Sérgio Reis, por sua vez, ressaltou que já esteve por várias vezes em Rondônia participando de shows e ações beneficentes para angariar recursos para o hospital e que considera o projeto um dos mais arrojados do país tocados pela iniciativa privada. Ele elogiou o empenho e dedicação de Henrique Prata no projeto e disse não ter dúvidas do avanço que representará para o Brasil a implantação do Hospital do Câncer da Amazônia em Rondônia.

Ao ouvir o apelo dos parlamentares e do governador Confúcio Moura, o ministro Marcelo Castro declarou que o Ministério da Saúde está empenhado em resolver o problema o mais urgente possível, porém esbarra na burocracia, uma vez que o parecer da Controladoria Geral da União (CGU) é contra o procedimento de mudança na destinação do acelerador linear.
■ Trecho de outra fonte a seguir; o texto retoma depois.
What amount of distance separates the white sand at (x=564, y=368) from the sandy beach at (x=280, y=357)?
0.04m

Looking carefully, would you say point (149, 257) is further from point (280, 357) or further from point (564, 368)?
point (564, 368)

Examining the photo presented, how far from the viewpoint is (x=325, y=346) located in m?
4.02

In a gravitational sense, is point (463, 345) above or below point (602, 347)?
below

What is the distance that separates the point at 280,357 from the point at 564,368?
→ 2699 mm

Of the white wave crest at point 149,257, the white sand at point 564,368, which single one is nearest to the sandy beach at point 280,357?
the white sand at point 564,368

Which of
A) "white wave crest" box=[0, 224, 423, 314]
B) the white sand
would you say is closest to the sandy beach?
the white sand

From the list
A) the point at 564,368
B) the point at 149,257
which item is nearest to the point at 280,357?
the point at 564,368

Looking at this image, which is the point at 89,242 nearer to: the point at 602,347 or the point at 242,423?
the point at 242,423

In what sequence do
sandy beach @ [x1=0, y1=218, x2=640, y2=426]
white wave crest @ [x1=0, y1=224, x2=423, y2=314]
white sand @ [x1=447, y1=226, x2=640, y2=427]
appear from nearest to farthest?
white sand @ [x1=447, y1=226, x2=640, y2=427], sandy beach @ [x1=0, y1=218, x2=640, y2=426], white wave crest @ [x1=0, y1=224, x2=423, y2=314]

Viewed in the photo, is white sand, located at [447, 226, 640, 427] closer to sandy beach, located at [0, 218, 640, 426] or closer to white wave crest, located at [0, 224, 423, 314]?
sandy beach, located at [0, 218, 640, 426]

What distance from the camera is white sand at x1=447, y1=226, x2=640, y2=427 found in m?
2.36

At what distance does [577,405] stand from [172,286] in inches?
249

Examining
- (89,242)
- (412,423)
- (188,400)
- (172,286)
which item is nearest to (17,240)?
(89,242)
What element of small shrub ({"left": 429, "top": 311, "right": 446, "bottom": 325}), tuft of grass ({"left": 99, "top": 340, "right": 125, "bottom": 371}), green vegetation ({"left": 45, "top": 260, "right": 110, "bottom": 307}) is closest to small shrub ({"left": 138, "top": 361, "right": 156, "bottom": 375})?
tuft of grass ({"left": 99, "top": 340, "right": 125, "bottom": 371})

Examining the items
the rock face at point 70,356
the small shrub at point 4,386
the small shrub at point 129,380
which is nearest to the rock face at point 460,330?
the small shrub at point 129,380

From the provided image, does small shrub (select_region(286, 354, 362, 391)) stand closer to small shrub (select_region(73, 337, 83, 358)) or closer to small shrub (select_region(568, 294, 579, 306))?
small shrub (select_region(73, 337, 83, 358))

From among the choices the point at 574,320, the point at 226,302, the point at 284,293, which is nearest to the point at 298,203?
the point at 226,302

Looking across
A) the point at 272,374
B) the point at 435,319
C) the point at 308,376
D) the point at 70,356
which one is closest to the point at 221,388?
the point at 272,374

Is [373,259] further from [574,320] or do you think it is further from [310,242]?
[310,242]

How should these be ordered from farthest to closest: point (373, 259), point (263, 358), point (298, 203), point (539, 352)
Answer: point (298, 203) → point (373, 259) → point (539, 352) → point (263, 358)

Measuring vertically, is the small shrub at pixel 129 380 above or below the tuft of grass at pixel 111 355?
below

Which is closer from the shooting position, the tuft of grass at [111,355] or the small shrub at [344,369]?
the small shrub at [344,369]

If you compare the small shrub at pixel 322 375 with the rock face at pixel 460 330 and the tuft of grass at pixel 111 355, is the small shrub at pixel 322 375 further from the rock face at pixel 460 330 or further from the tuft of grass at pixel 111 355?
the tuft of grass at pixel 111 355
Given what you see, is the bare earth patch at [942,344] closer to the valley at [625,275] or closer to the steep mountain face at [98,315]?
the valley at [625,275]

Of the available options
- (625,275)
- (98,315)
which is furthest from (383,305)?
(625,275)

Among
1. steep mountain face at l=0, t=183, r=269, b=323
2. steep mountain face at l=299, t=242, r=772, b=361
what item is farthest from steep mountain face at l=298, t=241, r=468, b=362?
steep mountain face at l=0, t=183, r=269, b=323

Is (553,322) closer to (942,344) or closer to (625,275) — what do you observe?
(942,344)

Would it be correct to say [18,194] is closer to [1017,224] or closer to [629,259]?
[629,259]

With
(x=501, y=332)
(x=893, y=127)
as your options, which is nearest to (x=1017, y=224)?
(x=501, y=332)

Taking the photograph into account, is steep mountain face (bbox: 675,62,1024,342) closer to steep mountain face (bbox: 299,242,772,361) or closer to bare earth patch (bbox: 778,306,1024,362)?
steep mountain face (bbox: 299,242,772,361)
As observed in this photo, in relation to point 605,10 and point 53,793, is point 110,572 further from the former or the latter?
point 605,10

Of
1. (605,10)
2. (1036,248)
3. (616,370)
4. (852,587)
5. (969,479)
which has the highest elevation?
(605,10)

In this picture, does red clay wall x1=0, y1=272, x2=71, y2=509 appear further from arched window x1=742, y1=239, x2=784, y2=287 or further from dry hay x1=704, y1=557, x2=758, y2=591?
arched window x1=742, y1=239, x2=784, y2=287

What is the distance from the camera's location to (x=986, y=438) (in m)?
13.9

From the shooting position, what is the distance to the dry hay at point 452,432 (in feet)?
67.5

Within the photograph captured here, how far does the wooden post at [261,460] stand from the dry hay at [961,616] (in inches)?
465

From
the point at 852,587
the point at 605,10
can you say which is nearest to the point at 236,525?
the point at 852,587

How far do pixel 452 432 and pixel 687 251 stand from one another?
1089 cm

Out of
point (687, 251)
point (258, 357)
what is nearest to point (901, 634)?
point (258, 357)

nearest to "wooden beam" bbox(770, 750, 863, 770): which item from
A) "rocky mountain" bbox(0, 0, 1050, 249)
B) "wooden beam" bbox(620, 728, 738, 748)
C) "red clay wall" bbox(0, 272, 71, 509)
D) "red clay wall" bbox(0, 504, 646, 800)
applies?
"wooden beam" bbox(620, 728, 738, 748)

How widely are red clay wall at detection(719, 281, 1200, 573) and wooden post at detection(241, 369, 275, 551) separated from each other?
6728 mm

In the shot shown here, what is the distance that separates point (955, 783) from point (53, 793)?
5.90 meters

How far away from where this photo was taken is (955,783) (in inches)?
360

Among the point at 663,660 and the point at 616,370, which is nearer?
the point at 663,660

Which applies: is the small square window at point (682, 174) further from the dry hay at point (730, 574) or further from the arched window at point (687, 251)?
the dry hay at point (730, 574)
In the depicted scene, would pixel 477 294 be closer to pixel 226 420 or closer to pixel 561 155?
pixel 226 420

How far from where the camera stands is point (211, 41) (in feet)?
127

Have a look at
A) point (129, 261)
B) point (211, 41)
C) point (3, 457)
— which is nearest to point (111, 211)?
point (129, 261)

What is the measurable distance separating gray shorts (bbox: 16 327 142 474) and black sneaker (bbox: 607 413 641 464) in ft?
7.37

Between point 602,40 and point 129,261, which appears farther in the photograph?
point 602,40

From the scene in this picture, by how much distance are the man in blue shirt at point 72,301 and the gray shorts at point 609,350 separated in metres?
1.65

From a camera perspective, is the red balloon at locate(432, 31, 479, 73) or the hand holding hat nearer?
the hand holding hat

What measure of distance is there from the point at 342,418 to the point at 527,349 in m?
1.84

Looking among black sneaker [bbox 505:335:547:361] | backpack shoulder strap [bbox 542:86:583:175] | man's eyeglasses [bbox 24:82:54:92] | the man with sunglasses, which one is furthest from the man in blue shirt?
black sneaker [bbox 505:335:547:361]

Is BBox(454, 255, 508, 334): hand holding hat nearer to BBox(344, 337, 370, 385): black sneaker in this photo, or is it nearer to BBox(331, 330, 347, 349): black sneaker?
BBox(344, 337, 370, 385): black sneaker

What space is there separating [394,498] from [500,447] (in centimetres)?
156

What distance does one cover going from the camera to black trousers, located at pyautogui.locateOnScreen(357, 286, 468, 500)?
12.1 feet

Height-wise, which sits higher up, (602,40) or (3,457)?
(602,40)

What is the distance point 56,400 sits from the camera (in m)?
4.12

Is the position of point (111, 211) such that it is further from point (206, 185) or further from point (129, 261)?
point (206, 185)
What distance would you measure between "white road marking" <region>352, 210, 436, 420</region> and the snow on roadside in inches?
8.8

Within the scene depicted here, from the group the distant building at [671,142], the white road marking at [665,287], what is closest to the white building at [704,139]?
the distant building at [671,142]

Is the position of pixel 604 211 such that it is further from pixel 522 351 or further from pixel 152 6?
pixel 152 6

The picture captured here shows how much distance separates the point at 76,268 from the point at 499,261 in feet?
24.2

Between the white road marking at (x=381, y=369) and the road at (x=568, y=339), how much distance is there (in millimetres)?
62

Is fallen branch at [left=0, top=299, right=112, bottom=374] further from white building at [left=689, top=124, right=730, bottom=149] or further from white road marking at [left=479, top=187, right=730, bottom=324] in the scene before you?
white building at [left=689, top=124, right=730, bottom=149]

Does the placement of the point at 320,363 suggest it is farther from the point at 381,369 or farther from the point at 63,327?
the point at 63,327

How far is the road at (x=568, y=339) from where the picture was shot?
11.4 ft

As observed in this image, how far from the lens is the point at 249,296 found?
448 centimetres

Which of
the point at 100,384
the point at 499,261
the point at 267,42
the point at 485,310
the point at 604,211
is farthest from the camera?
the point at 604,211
Além do mais, argumentou o ministro, a concessão ao estado de Rondônia abriria um precedente para que outras unidades de saúde e outros entes da Federação fizessem o mesmo pleito em relação ao Plano de Expansão da Radioterapia. Mas acrescentou: “Se a questão é justa, por que não mudar?”

O ministro ainda reclamou da situação financeira do seu ministério. Segundo ele, o MS vai fechar o ano com um déficit orçamentário de R$ 3,6 bilhões. A luta agora, declarou, é para evitar que esse déficit venha aumentar, e assim prejudicar os serviços prestados na área da saúde em todo o país.

 

 

 

0 Comentários

Envie uma Resposta

O seu endereço de e-mail não será publicado. Campos obrigatórios são marcados com *

*

Fale com o Serjão

Deixe aqui sua mensagem para o Serjão

Enviando

©2017 Sérgio Reis

Fazer login com suas credenciais

Esqueceu sua senha?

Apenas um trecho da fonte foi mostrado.